ASSIGNMENT A = Name every city that the passage on Chinese land prices mentions by name, each one once.
ASSIGNMENT B = In the passage on Chinese land prices, transcribe everything from "Among the 10" down to "Holdings Ltd. said.", word for word.

TEXT PASSAGE =

Among the 10 Chinese developers with the most acquisitions this year, Sunac has five deals that total almost $600 million, while Evergrande Real Estate Group Ltd., the biggest acquirer, has four deals worth $5.8 billion, according to data compiled by Bloomberg.

Sun said that it is managing its cash flows well to keep it "very safe."

In 2014, buyers started to actively buy land in China's biggest cities, as the housing market recovered due to policy easing, until it spread to smaller cities. In 29 second-tier cities, which include provincial capitals such as Nanjing, the average price of residential land increased 77 percent in the first quarter of 2015, SouFun Holdings Ltd. said.

"While home prices in cities like Beijing, Shanghai, Nanjing and Suzhou are not yet a bubble, there's already a bubble in their land prices," Sun said. "If developers want to make money based on those land prices, home prices will have to go much, much higher."

Text taken from each page

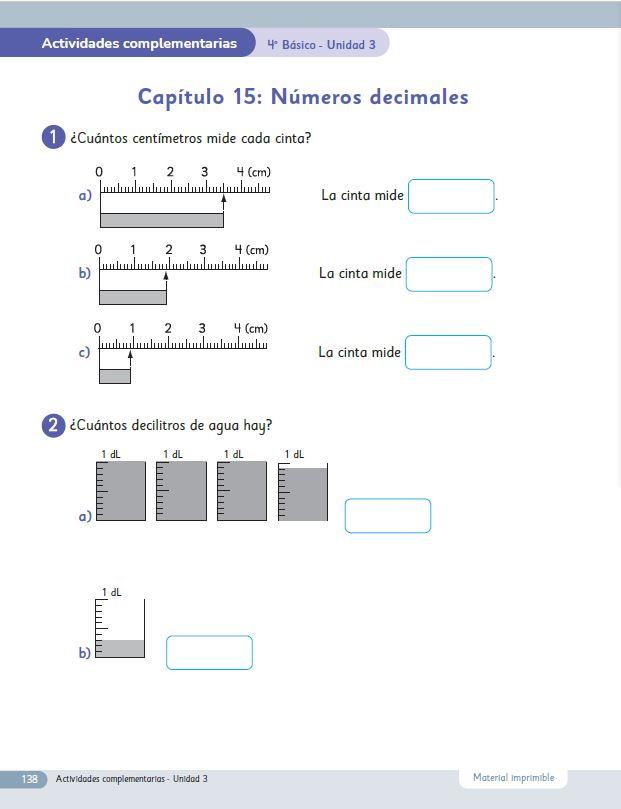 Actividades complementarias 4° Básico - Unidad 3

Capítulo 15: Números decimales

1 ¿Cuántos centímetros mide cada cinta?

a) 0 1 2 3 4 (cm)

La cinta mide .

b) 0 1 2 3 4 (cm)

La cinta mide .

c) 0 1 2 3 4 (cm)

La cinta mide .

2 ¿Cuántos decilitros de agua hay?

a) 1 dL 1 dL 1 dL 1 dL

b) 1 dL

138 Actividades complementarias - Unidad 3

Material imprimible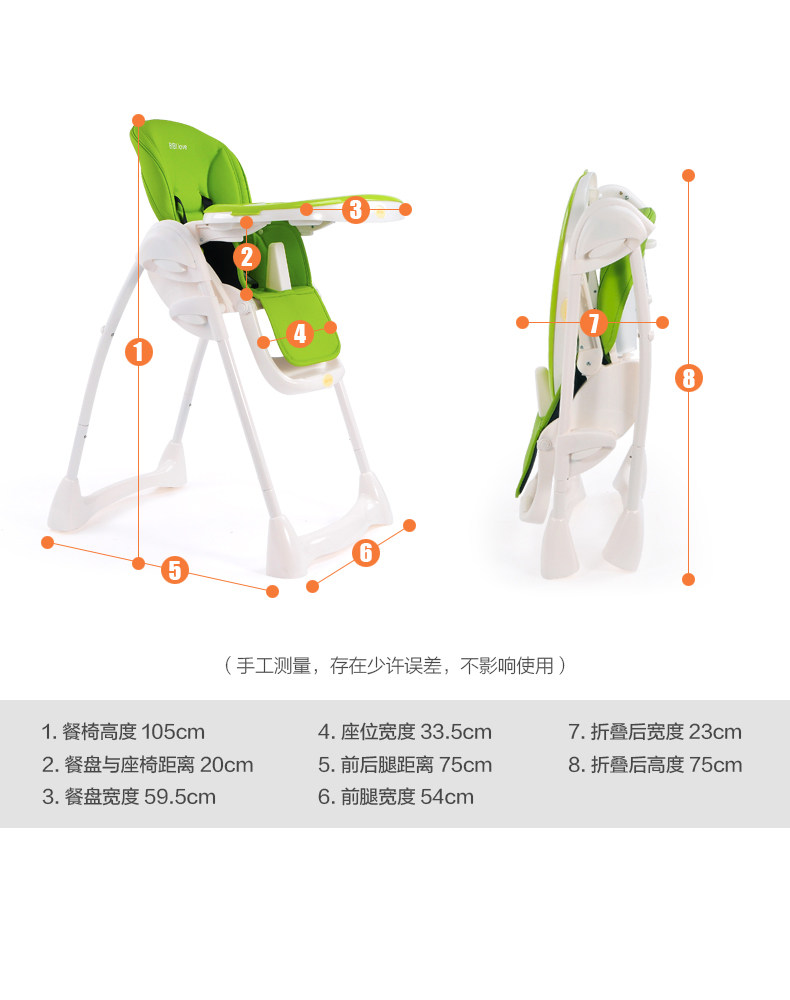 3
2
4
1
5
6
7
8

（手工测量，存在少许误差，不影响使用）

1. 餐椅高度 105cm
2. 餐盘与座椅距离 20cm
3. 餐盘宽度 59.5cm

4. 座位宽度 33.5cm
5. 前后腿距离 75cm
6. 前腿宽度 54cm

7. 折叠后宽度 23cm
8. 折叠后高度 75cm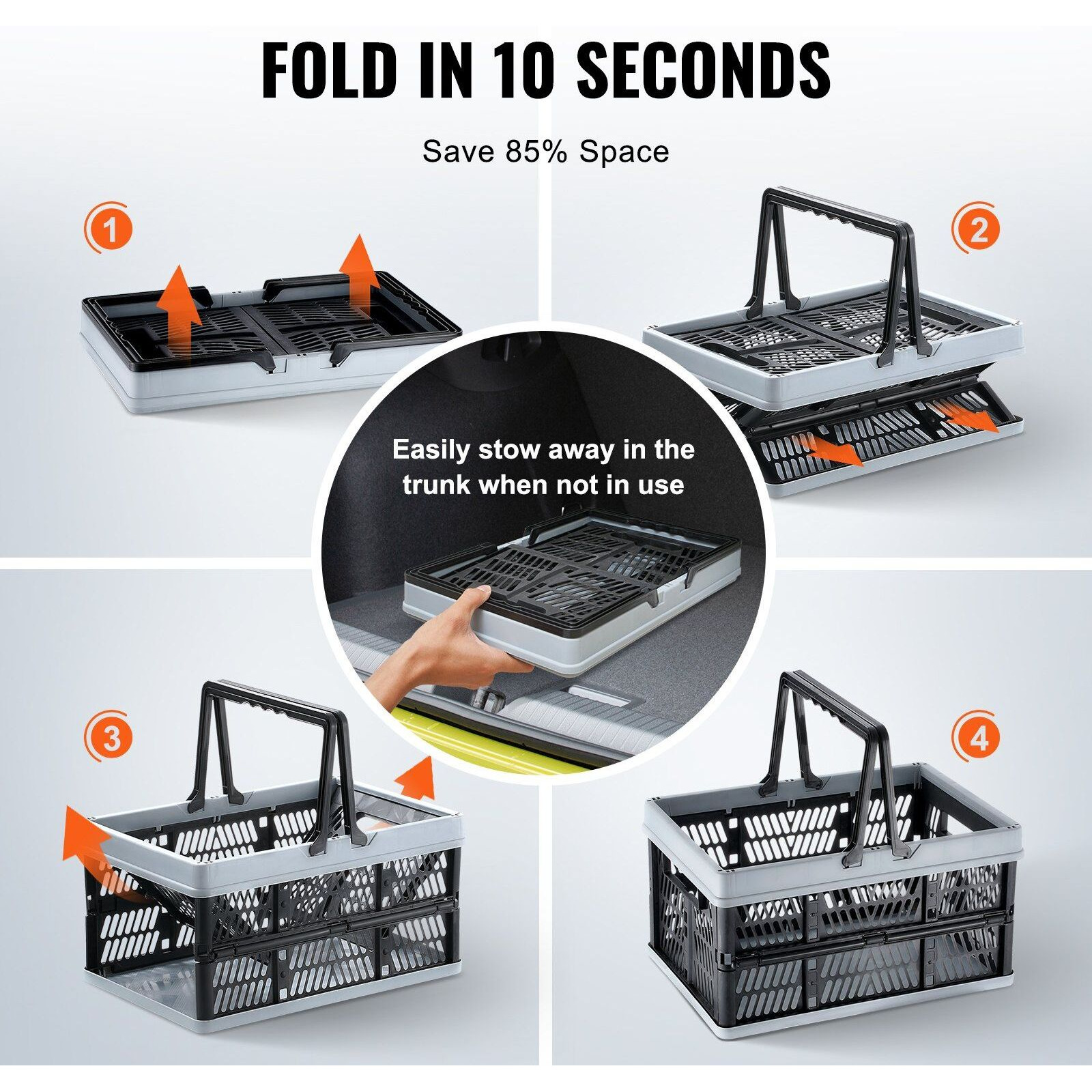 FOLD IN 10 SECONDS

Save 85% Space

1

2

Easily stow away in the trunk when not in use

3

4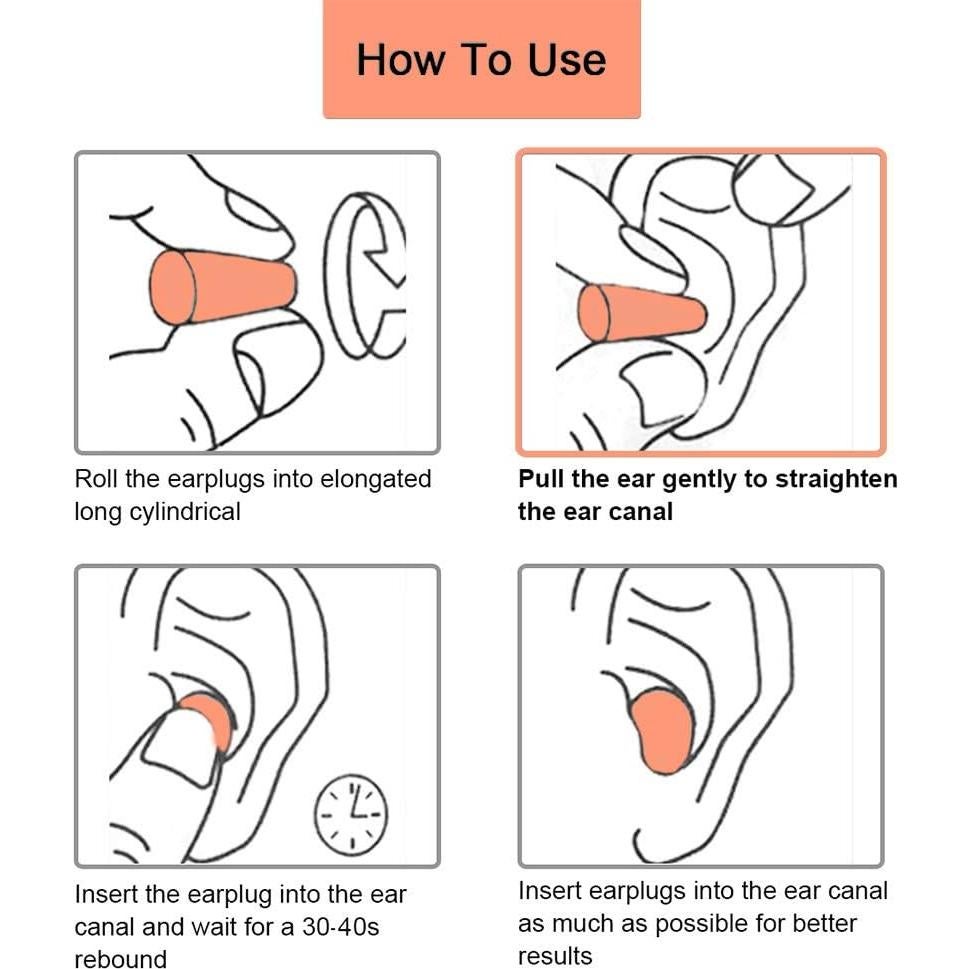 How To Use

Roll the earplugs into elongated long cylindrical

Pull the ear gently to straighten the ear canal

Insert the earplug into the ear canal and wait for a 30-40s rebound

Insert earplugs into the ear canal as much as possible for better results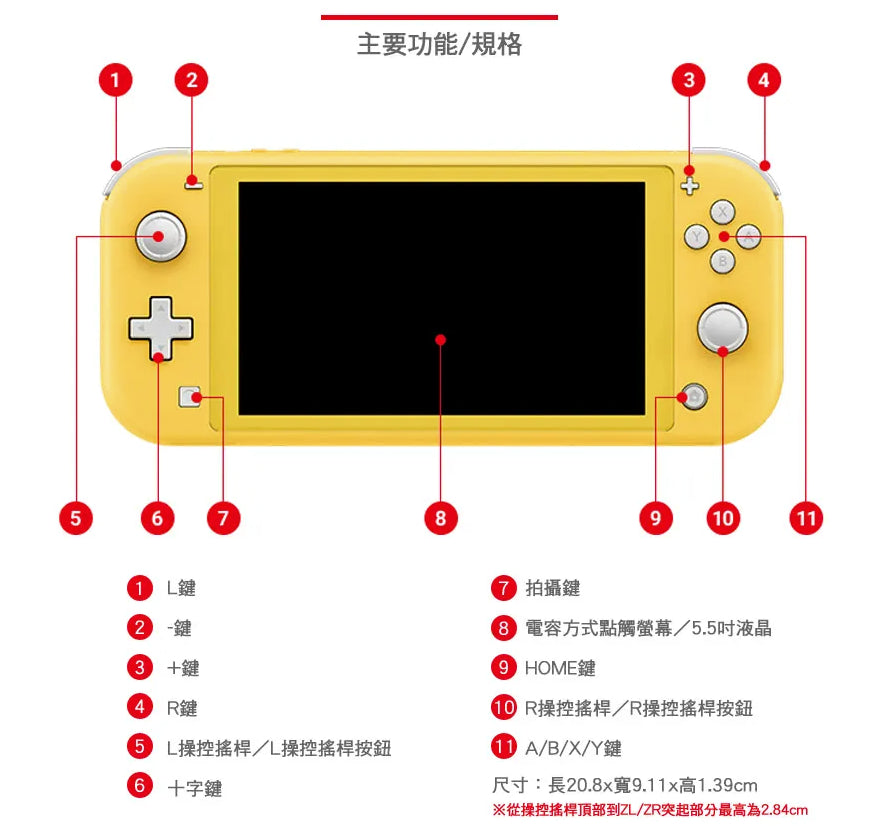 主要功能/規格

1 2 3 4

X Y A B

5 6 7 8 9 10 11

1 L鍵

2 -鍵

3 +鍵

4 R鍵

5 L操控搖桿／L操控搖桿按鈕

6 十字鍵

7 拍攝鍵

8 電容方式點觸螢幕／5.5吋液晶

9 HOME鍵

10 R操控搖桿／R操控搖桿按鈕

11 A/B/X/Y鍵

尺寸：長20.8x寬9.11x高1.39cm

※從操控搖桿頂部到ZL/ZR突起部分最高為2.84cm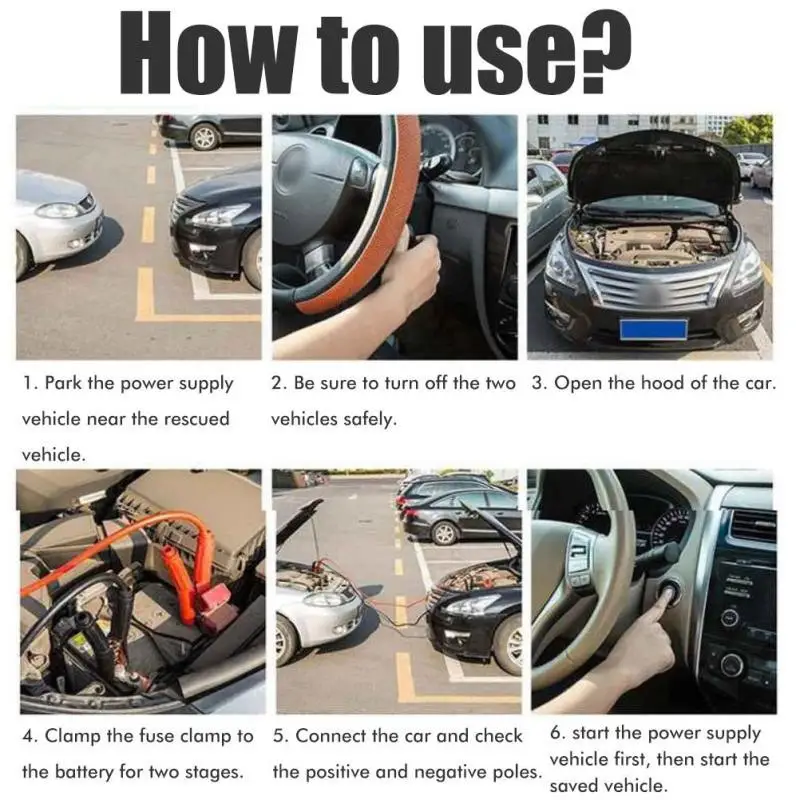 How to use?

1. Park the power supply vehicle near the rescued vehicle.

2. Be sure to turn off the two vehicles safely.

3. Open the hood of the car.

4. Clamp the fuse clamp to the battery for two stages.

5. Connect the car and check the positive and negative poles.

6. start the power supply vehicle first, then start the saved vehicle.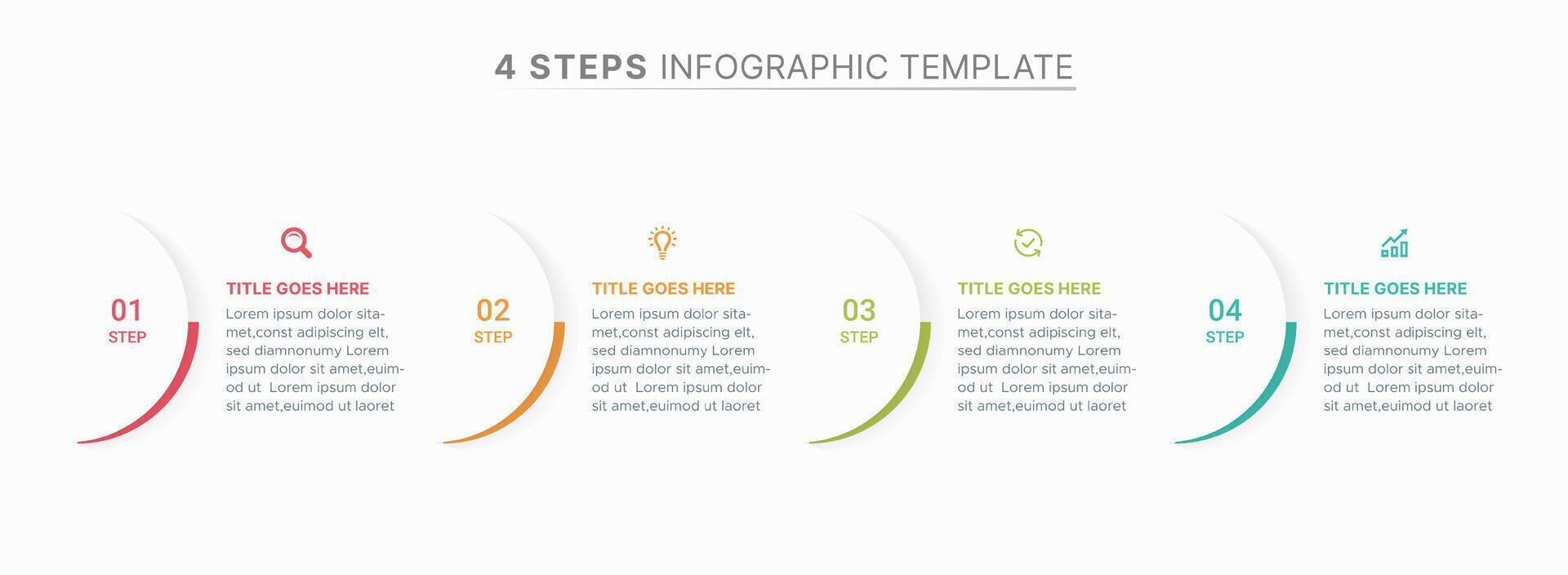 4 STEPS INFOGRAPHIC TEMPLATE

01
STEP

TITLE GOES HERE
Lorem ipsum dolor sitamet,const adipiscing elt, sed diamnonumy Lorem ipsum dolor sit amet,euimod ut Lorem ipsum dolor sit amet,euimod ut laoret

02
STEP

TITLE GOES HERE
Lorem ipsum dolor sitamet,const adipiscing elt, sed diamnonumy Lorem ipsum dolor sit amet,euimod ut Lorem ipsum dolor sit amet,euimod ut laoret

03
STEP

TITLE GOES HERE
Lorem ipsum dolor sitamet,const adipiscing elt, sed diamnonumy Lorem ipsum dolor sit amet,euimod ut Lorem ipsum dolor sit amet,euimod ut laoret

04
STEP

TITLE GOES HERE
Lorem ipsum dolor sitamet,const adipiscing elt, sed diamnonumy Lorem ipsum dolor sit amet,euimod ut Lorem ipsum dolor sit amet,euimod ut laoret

WRITTEN REPLY A = Nanjing, Beijing, Shanghai, Suzhou

WRITTEN REPLY B =
Among the 10 Chinese developers with the most acquisitions this year, Sunac has five deals that total almost $600 million, while Evergrande Real Estate Group Ltd., the biggest acquirer, has four deals worth $5.8 billion, according to data compiled by Bloomberg.

Sun said that it is managing its cash flows well to keep it "very safe."

In 2014, buyers started to actively buy land in China's biggest cities, as the housing market recovered due to policy easing, until it spread to smaller cities. In 29 second-tier cities, which include provincial capitals such as Nanjing, the average price of residential land increased 77 percent in the first quarter of 2015, SouFun Holdings Ltd. said.